__What to produce__. Please rewrite all of these records, changing "Necklace" to "Pendant" everywhere and leaving everything else unchanged.

(Data excerpts Opens)

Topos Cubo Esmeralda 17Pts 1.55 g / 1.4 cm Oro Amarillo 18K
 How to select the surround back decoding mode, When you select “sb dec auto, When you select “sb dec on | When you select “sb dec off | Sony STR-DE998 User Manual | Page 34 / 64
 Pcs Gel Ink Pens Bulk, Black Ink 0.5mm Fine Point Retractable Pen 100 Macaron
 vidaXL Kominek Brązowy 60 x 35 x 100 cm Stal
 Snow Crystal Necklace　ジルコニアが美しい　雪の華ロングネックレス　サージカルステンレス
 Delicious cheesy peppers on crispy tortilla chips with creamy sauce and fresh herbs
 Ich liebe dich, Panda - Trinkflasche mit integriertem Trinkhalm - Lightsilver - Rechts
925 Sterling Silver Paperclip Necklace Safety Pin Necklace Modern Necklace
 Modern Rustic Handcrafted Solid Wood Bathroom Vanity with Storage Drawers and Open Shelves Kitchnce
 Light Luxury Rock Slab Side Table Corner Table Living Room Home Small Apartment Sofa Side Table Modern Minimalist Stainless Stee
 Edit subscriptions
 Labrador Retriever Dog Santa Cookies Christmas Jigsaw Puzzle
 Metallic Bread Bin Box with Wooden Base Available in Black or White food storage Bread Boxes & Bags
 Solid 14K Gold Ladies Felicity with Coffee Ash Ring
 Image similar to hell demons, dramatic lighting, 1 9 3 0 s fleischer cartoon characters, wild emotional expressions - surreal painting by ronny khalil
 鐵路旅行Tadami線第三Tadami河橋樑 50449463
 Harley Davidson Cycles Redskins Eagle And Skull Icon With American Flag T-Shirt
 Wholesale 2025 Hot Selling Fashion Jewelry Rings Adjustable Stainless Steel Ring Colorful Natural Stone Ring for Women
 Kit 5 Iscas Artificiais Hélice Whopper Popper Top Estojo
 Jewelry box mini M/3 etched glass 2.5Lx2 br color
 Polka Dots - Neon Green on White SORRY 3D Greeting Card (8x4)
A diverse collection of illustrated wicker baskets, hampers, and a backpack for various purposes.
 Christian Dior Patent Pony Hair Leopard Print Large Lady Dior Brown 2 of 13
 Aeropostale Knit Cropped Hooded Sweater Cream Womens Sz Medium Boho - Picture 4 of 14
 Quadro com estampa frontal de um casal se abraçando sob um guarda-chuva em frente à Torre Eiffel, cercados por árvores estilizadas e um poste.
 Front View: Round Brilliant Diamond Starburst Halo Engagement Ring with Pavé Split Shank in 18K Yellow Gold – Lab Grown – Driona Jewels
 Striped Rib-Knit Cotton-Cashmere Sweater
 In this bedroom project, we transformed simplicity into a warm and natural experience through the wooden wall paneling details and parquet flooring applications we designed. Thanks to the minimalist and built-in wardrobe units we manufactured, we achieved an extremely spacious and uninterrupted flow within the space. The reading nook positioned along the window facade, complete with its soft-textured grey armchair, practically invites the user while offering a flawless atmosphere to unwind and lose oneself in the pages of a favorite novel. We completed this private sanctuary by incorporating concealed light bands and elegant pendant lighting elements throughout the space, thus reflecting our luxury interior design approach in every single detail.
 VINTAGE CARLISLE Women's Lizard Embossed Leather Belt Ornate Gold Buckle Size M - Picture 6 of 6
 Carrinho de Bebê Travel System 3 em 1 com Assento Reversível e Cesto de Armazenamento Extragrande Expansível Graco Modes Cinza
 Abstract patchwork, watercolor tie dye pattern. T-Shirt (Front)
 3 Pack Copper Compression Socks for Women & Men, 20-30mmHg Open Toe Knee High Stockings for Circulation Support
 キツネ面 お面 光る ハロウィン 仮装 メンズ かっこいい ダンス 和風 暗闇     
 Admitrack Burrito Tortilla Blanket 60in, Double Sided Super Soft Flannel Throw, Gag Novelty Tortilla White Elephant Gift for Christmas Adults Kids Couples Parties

(Data excerpts Closes)

__Response__.
Topos Cubo Esmeralda 17Pts 1.55 g / 1.4 cm Oro Amarillo 18K
 How to select the surround back decoding mode, When you select “sb dec auto, When you select “sb dec on | When you select “sb dec off | Sony STR-DE998 User Manual | Page 34 / 64
 Pcs Gel Ink Pens Bulk, Black Ink 0.5mm Fine Point Retractable Pen 100 Macaron
 vidaXL Kominek Brązowy 60 x 35 x 100 cm Stal
 Snow Crystal Pendant　ジルコニアが美しい　雪の華ロングネックレス　サージカルステンレス
 Delicious cheesy peppers on crispy tortilla chips with creamy sauce and fresh herbs
 Ich liebe dich, Panda - Trinkflasche mit integriertem Trinkhalm - Lightsilver - Rechts
925 Sterling Silver Paperclip Pendant Safety Pin Pendant Modern Pendant
 Modern Rustic Handcrafted Solid Wood Bathroom Vanity with Storage Drawers and Open Shelves Kitchnce
 Light Luxury Rock Slab Side Table Corner Table Living Room Home Small Apartment Sofa Side Table Modern Minimalist Stainless Stee
 Edit subscriptions
 Labrador Retriever Dog Santa Cookies Christmas Jigsaw Puzzle
 Metallic Bread Bin Box with Wooden Base Available in Black or White food storage Bread Boxes & Bags
 Solid 14K Gold Ladies Felicity with Coffee Ash Ring
 Image similar to hell demons, dramatic lighting, 1 9 3 0 s fleischer cartoon characters, wild emotional expressions - surreal painting by ronny khalil
 鐵路旅行Tadami線第三Tadami河橋樑 50449463
 Harley Davidson Cycles Redskins Eagle And Skull Icon With American Flag T-Shirt
 Wholesale 2025 Hot Selling Fashion Jewelry Rings Adjustable Stainless Steel Ring Colorful Natural Stone Ring for Women
 Kit 5 Iscas Artificiais Hélice Whopper Popper Top Estojo
 Jewelry box mini M/3 etched glass 2.5Lx2 br color
 Polka Dots - Neon Green on White SORRY 3D Greeting Card (8x4)
A diverse collection of illustrated wicker baskets, hampers, and a backpack for various purposes.
 Christian Dior Patent Pony Hair Leopard Print Large Lady Dior Brown 2 of 13
 Aeropostale Knit Cropped Hooded Sweater Cream Womens Sz Medium Boho - Picture 4 of 14
 Quadro com estampa frontal de um casal se abraçando sob um guarda-chuva em frente à Torre Eiffel, cercados por árvores estilizadas e um poste.
 Front View: Round Brilliant Diamond Starburst Halo Engagement Ring with Pavé Split Shank in 18K Yellow Gold – Lab Grown – Driona Jewels
 Striped Rib-Knit Cotton-Cashmere Sweater
 In this bedroom project, we transformed simplicity into a warm and natural experience through the wooden wall paneling details and parquet flooring applications we designed. Thanks to the minimalist and built-in wardrobe units we manufactured, we achieved an extremely spacious and uninterrupted flow within the space. The reading nook positioned along the window facade, complete with its soft-textured grey armchair, practically invites the user while offering a flawless atmosphere to unwind and lose oneself in the pages of a favorite novel. We completed this private sanctuary by incorporating concealed light bands and elegant pendant lighting elements throughout the space, thus reflecting our luxury interior design approach in every single detail.
 VINTAGE CARLISLE Women's Lizard Embossed Leather Belt Ornate Gold Buckle Size M - Picture 6 of 6
 Carrinho de Bebê Travel System 3 em 1 com Assento Reversível e Cesto de Armazenamento Extragrande Expansível Graco Modes Cinza
 Abstract patchwork, watercolor tie dye pattern. T-Shirt (Front)
 3 Pack Copper Compression Socks for Women & Men, 20-30mmHg Open Toe Knee High Stockings for Circulation Support
 キツネ面 お面 光る ハロウィン 仮装 メンズ かっこいい ダンス 和風 暗闇     
 Admitrack Burrito Tortilla Blanket 60in, Double Sided Super Soft Flannel Throw, Gag Novelty Tortilla White Elephant Gift for Christmas Adults Kids Couples Parties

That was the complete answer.